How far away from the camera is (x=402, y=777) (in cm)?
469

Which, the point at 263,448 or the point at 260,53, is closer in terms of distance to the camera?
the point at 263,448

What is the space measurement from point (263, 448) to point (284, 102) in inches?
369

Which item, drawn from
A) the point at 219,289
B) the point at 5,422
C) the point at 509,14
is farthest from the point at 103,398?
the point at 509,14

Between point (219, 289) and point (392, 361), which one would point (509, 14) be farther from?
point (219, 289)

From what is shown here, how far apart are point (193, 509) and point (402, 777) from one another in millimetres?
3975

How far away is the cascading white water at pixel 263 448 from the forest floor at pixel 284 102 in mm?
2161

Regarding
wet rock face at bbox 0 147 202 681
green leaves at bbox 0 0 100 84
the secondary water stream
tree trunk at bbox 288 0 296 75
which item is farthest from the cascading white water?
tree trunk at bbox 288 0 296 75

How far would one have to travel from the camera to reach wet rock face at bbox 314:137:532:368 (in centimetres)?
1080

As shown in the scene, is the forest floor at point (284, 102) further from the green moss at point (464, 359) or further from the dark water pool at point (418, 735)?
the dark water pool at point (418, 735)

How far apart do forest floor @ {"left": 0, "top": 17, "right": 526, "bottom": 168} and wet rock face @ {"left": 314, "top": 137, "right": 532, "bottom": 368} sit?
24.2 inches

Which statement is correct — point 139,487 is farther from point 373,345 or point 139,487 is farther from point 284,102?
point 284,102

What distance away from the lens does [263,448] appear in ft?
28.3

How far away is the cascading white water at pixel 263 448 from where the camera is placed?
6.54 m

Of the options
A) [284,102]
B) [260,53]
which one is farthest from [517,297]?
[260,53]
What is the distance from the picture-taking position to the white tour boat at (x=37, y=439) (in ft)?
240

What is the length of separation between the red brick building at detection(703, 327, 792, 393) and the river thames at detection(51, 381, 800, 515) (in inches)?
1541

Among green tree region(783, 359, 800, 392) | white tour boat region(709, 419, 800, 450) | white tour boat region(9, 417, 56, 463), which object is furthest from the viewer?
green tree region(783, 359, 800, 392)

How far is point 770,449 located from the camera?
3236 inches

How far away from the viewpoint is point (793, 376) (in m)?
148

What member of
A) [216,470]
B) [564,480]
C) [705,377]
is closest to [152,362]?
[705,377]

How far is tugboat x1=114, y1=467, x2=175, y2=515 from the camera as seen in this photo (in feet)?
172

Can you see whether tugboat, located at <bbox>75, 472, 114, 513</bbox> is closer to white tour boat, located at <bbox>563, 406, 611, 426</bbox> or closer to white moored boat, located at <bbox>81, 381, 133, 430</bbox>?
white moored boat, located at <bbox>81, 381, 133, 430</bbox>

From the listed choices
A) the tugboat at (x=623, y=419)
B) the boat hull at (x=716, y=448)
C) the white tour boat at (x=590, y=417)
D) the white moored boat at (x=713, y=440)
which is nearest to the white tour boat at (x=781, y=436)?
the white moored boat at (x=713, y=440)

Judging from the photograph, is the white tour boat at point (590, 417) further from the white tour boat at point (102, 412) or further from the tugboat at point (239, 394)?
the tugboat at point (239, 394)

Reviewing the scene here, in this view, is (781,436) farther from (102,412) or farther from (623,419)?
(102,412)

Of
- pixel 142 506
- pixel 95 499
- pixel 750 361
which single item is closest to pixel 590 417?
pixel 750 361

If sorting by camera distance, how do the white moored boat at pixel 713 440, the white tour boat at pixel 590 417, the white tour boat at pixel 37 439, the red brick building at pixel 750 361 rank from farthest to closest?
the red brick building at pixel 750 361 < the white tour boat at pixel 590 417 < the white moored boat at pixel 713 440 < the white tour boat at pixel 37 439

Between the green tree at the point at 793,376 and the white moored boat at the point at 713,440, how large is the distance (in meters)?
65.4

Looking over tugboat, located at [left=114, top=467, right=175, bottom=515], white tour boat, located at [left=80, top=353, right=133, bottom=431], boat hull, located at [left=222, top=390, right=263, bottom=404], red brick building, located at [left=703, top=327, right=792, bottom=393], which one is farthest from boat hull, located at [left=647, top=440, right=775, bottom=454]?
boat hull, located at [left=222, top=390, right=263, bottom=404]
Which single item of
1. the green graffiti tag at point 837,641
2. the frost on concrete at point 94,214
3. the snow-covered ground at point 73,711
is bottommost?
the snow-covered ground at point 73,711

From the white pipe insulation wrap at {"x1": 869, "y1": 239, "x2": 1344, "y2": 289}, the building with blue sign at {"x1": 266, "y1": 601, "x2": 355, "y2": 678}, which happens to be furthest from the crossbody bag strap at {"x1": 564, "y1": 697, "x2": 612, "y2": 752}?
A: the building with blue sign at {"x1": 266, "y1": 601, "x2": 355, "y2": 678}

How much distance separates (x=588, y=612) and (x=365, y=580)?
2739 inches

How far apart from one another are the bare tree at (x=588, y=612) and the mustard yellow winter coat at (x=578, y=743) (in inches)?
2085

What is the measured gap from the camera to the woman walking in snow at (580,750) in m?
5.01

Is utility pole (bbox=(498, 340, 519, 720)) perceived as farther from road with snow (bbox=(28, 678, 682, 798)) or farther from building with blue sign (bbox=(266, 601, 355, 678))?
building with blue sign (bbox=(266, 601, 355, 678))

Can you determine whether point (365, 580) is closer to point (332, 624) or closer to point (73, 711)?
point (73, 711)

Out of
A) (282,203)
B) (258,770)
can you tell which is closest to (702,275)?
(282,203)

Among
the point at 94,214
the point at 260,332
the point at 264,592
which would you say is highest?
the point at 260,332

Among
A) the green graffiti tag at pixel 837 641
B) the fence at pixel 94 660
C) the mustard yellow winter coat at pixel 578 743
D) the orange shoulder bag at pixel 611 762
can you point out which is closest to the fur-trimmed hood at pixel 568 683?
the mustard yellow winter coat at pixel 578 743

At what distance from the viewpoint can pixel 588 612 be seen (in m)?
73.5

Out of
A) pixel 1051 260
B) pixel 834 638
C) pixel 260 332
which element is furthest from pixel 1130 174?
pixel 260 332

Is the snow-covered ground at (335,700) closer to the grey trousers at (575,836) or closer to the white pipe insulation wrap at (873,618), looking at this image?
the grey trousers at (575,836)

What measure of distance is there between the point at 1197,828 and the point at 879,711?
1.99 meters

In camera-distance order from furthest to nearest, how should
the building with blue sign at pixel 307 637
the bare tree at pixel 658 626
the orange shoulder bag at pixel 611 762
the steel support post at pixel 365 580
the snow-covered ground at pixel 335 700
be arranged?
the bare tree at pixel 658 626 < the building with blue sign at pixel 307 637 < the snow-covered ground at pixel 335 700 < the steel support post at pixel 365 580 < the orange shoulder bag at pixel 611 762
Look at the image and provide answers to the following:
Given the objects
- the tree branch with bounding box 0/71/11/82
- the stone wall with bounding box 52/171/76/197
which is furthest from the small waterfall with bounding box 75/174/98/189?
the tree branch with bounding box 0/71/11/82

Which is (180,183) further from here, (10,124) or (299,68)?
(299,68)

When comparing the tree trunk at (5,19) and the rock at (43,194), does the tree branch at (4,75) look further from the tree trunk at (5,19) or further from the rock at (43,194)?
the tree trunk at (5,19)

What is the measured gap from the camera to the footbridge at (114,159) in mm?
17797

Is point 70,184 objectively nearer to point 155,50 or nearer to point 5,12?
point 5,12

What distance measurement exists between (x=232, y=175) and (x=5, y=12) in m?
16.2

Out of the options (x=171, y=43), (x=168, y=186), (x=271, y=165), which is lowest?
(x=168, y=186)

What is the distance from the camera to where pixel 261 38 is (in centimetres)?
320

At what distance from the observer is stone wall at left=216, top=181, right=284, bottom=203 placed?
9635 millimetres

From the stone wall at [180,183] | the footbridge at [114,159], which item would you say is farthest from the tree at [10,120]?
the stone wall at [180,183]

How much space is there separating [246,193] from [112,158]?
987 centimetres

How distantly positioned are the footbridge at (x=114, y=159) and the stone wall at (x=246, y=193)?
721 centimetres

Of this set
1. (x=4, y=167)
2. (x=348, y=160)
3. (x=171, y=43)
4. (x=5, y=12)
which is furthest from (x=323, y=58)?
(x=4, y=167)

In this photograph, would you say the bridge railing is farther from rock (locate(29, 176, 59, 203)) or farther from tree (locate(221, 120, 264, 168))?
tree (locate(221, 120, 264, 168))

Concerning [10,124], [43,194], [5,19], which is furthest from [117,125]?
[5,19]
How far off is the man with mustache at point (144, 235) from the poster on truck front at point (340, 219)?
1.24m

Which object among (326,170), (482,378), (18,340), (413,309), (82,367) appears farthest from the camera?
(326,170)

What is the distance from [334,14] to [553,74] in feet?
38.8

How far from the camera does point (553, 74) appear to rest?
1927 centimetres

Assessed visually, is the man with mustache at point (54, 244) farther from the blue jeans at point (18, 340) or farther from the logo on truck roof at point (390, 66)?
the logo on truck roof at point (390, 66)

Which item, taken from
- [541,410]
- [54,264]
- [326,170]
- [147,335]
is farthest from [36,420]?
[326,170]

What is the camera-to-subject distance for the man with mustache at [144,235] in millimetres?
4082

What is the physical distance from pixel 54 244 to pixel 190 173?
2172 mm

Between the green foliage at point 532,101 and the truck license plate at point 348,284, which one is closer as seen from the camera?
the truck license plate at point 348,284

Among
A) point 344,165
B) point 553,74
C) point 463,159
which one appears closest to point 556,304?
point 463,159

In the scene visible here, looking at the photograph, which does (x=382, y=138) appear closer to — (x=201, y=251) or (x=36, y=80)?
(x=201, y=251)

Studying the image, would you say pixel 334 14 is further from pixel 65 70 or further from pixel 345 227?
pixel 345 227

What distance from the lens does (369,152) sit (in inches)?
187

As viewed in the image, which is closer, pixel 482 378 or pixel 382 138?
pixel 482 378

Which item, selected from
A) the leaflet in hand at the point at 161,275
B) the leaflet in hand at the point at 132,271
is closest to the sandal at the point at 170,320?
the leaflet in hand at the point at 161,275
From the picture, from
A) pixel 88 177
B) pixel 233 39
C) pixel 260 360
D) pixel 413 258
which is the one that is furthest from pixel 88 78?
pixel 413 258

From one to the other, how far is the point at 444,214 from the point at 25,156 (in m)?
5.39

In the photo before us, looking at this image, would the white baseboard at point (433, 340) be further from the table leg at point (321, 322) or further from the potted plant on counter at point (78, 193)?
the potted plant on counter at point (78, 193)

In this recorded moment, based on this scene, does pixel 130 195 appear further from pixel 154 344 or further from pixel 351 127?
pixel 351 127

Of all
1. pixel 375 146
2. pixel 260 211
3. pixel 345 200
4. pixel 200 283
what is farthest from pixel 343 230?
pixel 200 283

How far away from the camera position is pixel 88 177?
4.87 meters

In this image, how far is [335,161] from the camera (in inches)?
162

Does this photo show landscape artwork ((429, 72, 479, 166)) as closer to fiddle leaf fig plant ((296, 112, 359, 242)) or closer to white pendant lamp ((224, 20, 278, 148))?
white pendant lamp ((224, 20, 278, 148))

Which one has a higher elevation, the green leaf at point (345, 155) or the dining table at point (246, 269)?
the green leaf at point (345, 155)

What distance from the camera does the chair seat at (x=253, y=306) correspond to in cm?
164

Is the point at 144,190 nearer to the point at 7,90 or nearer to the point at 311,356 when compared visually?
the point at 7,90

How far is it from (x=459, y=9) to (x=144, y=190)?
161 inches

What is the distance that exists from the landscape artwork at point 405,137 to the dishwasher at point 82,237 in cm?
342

## REQUEST
Format the part of the listing from the line with "What is the distance from the camera" to the line with "1927 centimetres", both included, as a numbered list without any blank lines.

## TASK RESULT
1. What is the distance from the camera to where pixel 261 38 is (in centimetres)?
2. 320
3. At what distance from the observer is stone wall at left=216, top=181, right=284, bottom=203 placed?
4. 9635 millimetres
5. From the stone wall at [180,183] | the footbridge at [114,159], which item would you say is farthest from the tree at [10,120]?
6. the stone wall at [180,183]
7. How much space is there separating [246,193] from [112,158]?
8. 987 centimetres
9. How distantly positioned are the footbridge at (x=114, y=159) and the stone wall at (x=246, y=193)?
10. 721 centimetres
11. Of this set
12. 1. (x=4, y=167)
13. 2. (x=348, y=160)
14. 3. (x=171, y=43)
15. 4. (x=5, y=12)
16. which is furthest from (x=323, y=58)?
17. (x=4, y=167)
18. In this photograph, would you say the bridge railing is farther from rock (locate(29, 176, 59, 203)) or farther from tree (locate(221, 120, 264, 168))?
19. tree (locate(221, 120, 264, 168))
20. Concerning [10,124], [43,194], [5,19], which is furthest from [117,125]?
21. [5,19]
22. How far off is the man with mustache at point (144, 235) from the poster on truck front at point (340, 219)?
23. 1.24m
24. Which object among (326,170), (482,378), (18,340), (413,309), (82,367) appears farthest from the camera?
25. (326,170)
26. What is the distance from [334,14] to [553,74] in feet?
27. 38.8
28. How far from the camera does point (553, 74) appear to rest?
29. 1927 centimetres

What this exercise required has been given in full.